## [Document section]
○ ○ ○
Between 58% and 78% of ecommerce sites have mediocre or worse search UX. That's according to Baymard Institute's 2025 benchmark of over 150 leading sites. Not small players, but major retailers with dedicated UX teams.
So why do so many get it wrong?
Often, it's because the focus lands on what's visible.
The Iceberg
When faceted search fails, the symptoms are obvious. Irrelevant filter options, dead-end "no results" pages, clunky mobile experiences. These are what users complain about, so these are what teams tend to address.
But like an iceberg, the visible problems are just 10% of the story. The real issues sit below the waterline. Without addressing them, UI improvements alone rarely move the needle.
Here's what tends to break search, from the bottom up.
Layer 1: Data (The Foundation)
Faceted search is only as good as the product data behind it. This is the unsexy truth that often gets overlooked.
When suppliers send "Volcano Red" instead of "Red," or dimensions listed as both "230V" and "230 V," those inconsistencies don't just clutter a database. They break facets. Users searching for red products won't find certain items. Colour filters show 47 options instead of 12.
○ ○ ○
## [Data extract]
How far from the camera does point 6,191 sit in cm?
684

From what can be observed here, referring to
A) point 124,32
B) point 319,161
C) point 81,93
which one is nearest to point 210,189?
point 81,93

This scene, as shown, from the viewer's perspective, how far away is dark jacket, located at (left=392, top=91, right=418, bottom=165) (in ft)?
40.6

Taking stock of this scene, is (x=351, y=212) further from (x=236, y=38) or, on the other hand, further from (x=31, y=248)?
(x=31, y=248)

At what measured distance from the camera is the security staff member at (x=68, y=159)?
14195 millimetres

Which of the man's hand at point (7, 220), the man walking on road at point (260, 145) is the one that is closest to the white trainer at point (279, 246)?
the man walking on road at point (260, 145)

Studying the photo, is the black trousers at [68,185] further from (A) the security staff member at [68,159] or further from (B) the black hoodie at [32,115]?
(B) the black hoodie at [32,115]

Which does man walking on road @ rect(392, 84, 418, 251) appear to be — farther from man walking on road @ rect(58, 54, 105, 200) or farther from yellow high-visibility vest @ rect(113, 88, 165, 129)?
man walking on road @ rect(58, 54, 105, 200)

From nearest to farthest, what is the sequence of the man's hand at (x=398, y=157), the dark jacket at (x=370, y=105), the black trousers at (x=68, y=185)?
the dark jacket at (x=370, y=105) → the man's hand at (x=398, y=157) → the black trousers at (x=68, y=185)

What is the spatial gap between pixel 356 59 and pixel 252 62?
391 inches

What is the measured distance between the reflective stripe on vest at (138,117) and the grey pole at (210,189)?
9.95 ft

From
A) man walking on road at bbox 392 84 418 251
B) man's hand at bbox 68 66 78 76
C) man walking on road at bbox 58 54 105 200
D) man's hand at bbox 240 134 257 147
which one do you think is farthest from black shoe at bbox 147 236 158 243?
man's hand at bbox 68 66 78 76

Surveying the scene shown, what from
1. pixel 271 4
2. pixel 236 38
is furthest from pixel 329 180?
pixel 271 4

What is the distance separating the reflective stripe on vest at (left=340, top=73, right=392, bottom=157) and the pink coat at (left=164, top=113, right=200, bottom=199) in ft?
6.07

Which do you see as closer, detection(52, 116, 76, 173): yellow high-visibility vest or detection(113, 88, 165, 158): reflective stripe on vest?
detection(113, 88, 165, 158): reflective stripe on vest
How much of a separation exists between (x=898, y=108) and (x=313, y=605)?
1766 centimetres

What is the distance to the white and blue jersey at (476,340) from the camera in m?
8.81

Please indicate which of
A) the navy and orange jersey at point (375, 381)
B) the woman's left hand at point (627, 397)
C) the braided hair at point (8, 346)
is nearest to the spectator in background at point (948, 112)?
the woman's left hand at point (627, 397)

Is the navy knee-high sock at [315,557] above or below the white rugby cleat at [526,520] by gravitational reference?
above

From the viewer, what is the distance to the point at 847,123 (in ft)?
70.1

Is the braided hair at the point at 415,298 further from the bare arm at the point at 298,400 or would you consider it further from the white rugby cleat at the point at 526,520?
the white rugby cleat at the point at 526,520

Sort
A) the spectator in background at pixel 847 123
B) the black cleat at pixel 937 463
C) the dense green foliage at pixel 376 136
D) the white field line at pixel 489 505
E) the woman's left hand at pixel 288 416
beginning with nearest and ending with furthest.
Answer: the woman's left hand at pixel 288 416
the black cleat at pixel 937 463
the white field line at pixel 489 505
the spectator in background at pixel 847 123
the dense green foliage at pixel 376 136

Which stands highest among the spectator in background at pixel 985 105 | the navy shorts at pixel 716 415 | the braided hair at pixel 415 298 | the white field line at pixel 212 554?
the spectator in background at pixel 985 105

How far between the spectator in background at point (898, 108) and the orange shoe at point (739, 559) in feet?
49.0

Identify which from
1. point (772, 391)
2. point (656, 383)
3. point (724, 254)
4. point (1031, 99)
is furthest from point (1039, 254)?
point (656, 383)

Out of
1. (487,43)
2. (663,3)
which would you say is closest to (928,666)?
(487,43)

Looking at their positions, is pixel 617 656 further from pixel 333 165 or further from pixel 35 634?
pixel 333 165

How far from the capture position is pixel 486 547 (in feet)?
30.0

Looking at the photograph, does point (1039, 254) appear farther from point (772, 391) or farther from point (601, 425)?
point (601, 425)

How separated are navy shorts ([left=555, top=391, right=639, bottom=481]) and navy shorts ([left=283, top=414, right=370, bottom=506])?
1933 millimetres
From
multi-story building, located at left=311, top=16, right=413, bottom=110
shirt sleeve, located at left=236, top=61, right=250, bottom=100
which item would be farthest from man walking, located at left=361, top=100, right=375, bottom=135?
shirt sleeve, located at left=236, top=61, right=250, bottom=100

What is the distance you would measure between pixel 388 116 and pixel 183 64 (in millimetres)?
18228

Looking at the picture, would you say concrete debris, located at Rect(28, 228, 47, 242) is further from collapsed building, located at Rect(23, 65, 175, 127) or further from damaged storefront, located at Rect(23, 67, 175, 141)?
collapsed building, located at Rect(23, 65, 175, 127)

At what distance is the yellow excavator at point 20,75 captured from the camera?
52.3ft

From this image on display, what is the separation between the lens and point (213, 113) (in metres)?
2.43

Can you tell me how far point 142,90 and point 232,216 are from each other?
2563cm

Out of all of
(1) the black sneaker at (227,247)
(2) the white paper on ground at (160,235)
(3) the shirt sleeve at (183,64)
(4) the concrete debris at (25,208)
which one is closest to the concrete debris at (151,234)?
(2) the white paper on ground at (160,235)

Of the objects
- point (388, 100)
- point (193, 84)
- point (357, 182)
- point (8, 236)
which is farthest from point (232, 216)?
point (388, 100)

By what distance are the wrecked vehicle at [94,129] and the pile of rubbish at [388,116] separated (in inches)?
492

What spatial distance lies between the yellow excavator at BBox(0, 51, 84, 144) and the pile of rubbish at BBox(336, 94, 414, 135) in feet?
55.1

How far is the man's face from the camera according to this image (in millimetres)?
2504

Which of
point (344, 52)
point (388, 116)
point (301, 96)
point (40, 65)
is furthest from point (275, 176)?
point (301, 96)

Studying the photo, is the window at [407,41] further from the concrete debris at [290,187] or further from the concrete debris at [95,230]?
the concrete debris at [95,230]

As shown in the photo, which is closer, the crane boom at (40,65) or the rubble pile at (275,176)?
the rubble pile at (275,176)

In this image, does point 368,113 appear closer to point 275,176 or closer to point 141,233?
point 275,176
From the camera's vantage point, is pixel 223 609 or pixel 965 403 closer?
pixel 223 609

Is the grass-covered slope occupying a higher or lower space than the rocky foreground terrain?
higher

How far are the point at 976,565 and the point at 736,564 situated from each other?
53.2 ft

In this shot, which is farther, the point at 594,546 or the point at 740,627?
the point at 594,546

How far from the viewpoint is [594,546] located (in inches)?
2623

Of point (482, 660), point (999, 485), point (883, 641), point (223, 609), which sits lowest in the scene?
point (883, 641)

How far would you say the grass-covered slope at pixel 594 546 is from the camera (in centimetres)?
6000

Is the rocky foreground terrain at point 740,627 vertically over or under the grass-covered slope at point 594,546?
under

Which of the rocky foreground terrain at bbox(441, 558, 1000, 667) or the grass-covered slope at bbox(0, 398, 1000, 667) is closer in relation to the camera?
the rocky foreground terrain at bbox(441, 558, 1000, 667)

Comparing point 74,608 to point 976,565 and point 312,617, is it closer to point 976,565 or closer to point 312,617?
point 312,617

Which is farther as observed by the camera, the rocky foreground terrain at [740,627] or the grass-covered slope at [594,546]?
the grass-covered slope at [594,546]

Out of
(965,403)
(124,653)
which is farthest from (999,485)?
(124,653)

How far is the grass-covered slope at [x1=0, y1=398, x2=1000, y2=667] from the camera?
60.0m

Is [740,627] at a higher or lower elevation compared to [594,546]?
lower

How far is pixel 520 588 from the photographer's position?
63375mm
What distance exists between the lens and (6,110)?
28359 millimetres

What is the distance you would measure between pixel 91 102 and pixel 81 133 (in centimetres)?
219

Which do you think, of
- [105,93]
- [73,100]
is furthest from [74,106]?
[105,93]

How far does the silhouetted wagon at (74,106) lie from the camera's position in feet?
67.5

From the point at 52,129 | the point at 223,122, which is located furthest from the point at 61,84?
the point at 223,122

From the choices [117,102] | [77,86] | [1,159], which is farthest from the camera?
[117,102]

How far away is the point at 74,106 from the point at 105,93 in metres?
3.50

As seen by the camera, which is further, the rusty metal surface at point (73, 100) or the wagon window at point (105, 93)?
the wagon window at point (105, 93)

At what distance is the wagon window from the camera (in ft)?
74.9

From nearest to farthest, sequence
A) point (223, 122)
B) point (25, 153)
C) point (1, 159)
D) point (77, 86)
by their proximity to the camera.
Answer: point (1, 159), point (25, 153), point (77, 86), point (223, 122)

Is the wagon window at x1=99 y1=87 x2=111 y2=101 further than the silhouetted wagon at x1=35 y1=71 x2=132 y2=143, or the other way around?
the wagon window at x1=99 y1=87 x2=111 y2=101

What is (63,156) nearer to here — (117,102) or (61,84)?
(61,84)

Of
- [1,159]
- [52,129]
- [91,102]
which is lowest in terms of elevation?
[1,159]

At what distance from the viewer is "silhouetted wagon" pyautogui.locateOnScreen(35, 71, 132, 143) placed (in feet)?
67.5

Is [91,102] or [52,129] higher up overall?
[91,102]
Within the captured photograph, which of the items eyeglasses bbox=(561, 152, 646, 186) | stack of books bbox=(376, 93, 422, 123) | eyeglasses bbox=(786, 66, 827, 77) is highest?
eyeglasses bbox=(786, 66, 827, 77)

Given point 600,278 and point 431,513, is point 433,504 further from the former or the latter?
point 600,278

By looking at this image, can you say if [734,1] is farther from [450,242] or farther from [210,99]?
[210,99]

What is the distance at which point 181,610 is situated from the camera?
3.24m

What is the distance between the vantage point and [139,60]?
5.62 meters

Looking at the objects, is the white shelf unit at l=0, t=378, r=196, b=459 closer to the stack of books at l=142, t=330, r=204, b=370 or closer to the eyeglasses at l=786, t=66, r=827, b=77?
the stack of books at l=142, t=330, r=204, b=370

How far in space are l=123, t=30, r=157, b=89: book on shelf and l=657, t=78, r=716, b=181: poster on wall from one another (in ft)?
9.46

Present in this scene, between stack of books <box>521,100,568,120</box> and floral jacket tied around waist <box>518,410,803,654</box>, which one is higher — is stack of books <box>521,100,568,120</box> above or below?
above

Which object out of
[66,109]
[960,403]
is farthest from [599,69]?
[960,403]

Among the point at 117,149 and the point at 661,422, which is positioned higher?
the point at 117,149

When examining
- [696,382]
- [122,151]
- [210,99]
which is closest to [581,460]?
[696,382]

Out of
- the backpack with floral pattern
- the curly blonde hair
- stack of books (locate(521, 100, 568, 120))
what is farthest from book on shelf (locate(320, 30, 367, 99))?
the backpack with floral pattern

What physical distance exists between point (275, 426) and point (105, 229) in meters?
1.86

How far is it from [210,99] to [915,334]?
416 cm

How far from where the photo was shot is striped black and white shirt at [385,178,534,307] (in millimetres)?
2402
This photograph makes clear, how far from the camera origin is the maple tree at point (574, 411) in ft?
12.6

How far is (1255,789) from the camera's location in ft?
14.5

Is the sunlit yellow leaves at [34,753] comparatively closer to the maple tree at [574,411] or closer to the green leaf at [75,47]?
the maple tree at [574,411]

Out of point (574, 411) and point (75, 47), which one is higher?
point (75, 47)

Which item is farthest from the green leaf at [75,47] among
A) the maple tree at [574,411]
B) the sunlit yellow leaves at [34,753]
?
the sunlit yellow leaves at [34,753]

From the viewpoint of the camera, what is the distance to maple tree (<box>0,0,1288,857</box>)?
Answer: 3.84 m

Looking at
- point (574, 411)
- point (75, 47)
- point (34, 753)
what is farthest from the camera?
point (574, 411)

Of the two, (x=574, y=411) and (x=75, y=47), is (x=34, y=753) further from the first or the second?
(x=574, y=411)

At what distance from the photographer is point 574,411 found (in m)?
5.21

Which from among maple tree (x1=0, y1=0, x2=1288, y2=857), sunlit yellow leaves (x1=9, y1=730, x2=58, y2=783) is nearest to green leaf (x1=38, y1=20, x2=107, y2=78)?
○ ○ ○
## [Task set]
1) Answer these questions about the faceted search text:
(a) According to the Baymard Institute's 2025 benchmark, what share of ecommerce sites have mediocre or worse search UX?
(b) What percentage of the story do the visible problems make up in the iceberg comparison?
(c) How many color filter options appear instead of 12 when product data is inconsistent?
2) Go on with the faceted search text, starting right after its last sentence.

## [Solved problems]
1)
(a) Between 58% and 78%
(b) 10%
(c) 47

2)
The work here isn't glamorous. Normalising metadata, mapping creative colour names to standard ones, enforcing consistent formatting. It happens far from the UI, which is partly why it gets deprioritised.
But here's what's interesting. Even the most beautifully designed filter panel can't compensate for chaotic data underneath.
Layer 2: The Filter vs Facet Distinction
Most discussions use "filters" and "facets" interchangeably. They're actually different, and the distinction matters.
Filters are broad, static categories that don't change between searches. Think "Men's" or "Women's" in the main navigation. They slice the entire catalogue and apply globally.
Facets are dynamic, contextual attributes that adapt based on what the user is looking at. When someone searches for "running shoes," facets like cushioning level and pronation type become relevant. When they search for "laptops," those same facets would be meaningless. RAM and screen size matter instead.
A common pattern is applying the same generic facets everywhere. Brand, price, and colour are safe defaults, but they're rarely sufficient on their own. A houseplant buyer doesn't care about brand. They care about light requirements and whether it's safe for pets.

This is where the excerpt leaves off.